When to Consult Prescription Monitoring Programs

An AAAP Poster Brief

Bret S. Stetka, MD; Jonathan C. Fellers, MD


December 27, 2013

Editor's Note:
While browsing a poster session at the 2013 Annual Meeting of the American Psychiatric Association in Scottsdale, Arizona, Medscape spoke with Jonathan C. Fellers, MD, Instructor in the Department of Psychiatry at Oregon Health and Science University and Staff Psychiatrist at the Portland VA Medical Center in Portland, Oregon, about whether or not prescription monitoring programs (PMPs) should be consulted on all new psychiatric patients.

Medscape: Dr. Fellers, Tell us a bit about your study.

Dr. Fellers: This study was completed while I was a resident at the University of Virginia in Charlottesville. This was at an outpatient psychiatric clinic. Charlottesville is not a huge metropolis, but we saw a wide variety of patients all the way from indigent to self-pay. The PMPs are a relatively new phenomenon, and there isn't a great deal of guidance on how to use them. So the point of our study was to look at the epidemiology of what you would see and determine whether or not we have to check with the PMP for every patient that comes through the door or whether they can be used with a more tailored approach.

Medscape: What exactly is a PMP?

Dr. Fellers: A PMP is a state database that gathers pharmacy information on all the controlled substance prescriptions for people in that state. It's essentially a central warehouse on controlled substance prescriptions. You can keep track of these substances that people may be getting from multiple providers. Often providers don't communicate with each and may not know that others are providing prescriptions for the same patients, so PMPs help solve the problem of "doctor shopping." This is a huge concern, especially in psychiatric patients in whom there is a higher risk for substance use disorders.

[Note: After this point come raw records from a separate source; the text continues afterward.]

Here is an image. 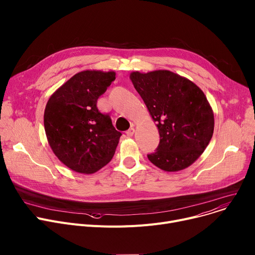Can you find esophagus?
<instances>
[{
    "label": "esophagus",
    "mask_w": 255,
    "mask_h": 255,
    "mask_svg": "<svg viewBox=\"0 0 255 255\" xmlns=\"http://www.w3.org/2000/svg\"><path fill=\"white\" fill-rule=\"evenodd\" d=\"M134 132H135V129H134L133 127H131L129 130H127V131H126V135H127L128 137H131V136H133Z\"/></svg>",
    "instance_id": "esophagus-1"
}]
</instances>
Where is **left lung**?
I'll use <instances>...</instances> for the list:
<instances>
[{
	"mask_svg": "<svg viewBox=\"0 0 255 255\" xmlns=\"http://www.w3.org/2000/svg\"><path fill=\"white\" fill-rule=\"evenodd\" d=\"M160 134V143L148 160L164 171L192 165L205 150L214 129L213 111L192 81L170 71L130 74Z\"/></svg>",
	"mask_w": 255,
	"mask_h": 255,
	"instance_id": "1",
	"label": "left lung"
}]
</instances>
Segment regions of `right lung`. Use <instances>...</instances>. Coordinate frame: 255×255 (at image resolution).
<instances>
[{"label": "right lung", "mask_w": 255, "mask_h": 255, "mask_svg": "<svg viewBox=\"0 0 255 255\" xmlns=\"http://www.w3.org/2000/svg\"><path fill=\"white\" fill-rule=\"evenodd\" d=\"M115 79V72H80L51 95L46 105L44 126L50 147L76 172L94 173L114 157L122 133L96 104Z\"/></svg>", "instance_id": "add662e5"}]
</instances>
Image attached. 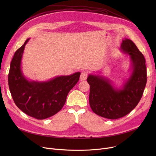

So we made a clinic policy to pull a PMP report on all new intakes to the clinic over a 9-month period. The residents would meet with the patients and complete evaluations including medical, psychiatric, and substance abuse history. They would then present the patients to their attending while the clinic nurse would pull the prescription marker and put it in their file. Prior to looking at the report, the residents would make a prediction as to whether they thought the report showed misuse or not. They would then look at it and confirm misuse or not and determine whether that report would subsequently alter their management decisions.

The results that we found are that for most patients, you didn't really need to check the PMP because it didn't alter management. Discrepancies [in management] were only found in 2.2% of patients, so the residents' own ability to fish out what's there was very adequate.

Conditions associated with prescription misuse were anxiety disorders, personality disorders, and chronic pain, which have been pretty well established in the literature as predictors of misuse. Other things that were important were prior use of any benzodiazepine or opiate. About 30% of psychiatric outpatients had some criteria of misuse of prescriptions just based on the report, which is relatively high.

Medscape: I assume some of the screening success is due to the fact that, being part of this study, residents were especially thorough in taking their histories. What do you think the results would show in the community?

Dr. Fellers: In the community you probably wouldn't be checking the PMP because it takes a lot of time to do that! But I think what this study suggests is that in a general psychiatric practice, it doesn't make sense to check the PMP on every patient. But if you have the risk factors we discussed (eg, anxiety, personality disorders, chronic pain, or benzodiazepine or opioid use), it makes sense to check it. These are the red flags.